Carl Hastrich was the reporter for the third discussion breakout group.  He’s incorporated some of their conversation into his reflections on “Beginning to Learn Systems Thinking” particularly on “normal versus post-normal science” and “hard systems versus soft systems”.

To extend the discussion, the formal meeting adjourned at 8:00 p.m. to a casual restaurant on Baldwin Street for continuing informal conversations.  Mixing up the group, we each had the opportunity to appreciate the contexts from which participants were coming, in their journey on systems thinking.

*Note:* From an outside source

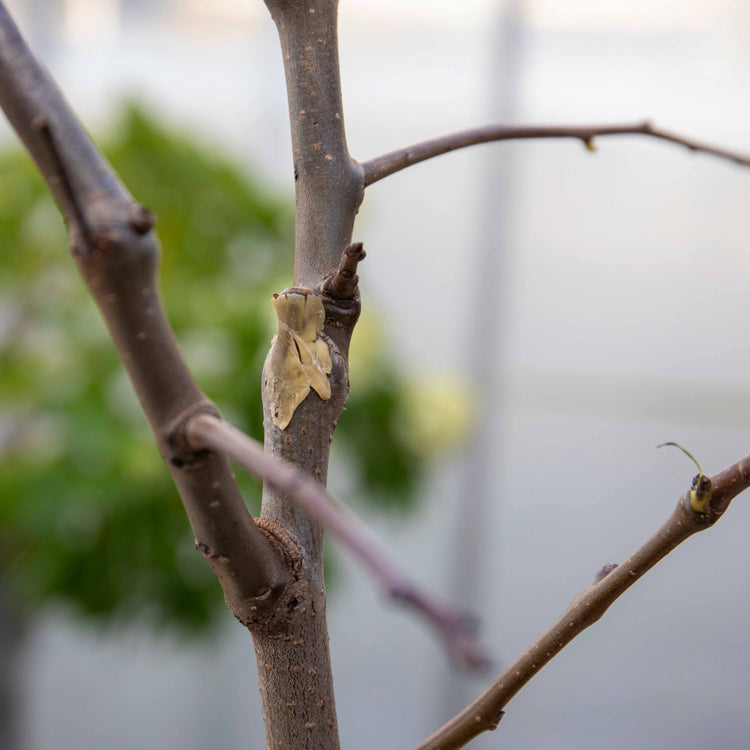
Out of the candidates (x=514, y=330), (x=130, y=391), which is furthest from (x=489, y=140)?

The format of System Thinking Ontario meetings will evolve from this first session.  The program, as designed, seemed workable.  Having a suggested a pre-reading and then opening with a summary review created a common context for the thinking (although some attendees missed the web links that pointed to where a softcopy of the reading might be found).  Having two commenters — loosely coupled, without prior coordination — opened up the discussion to the larger focus question.  The breakout discussion groups increased bandwidth for sensemaking.  Asking for volunteer reporters required a little arm-twisting, and should be less of a surprise in future sessions.  The desire for continuing conversation beyond the short breakout period was satisfied (for most) by adjourning to a quiet restaurant.  While the facilitators were prepared with flipchart and marker supplies, these proved unnecessary.  Convening the meeting in a large circle, breaking out to smaller circles, and then rejoining in the larger circle for sharing — without large scale visual aids — seemed natural.

The Systems Thinking Ontario meetings are being scheduled monthly.  The setting is adapted from Design with Dialogue practices, with more self-organization and less facilitation.  As more participants become comfortable with the styles and roles, it’s natural that the meeting will eventually fall into a regular pattern for sharing.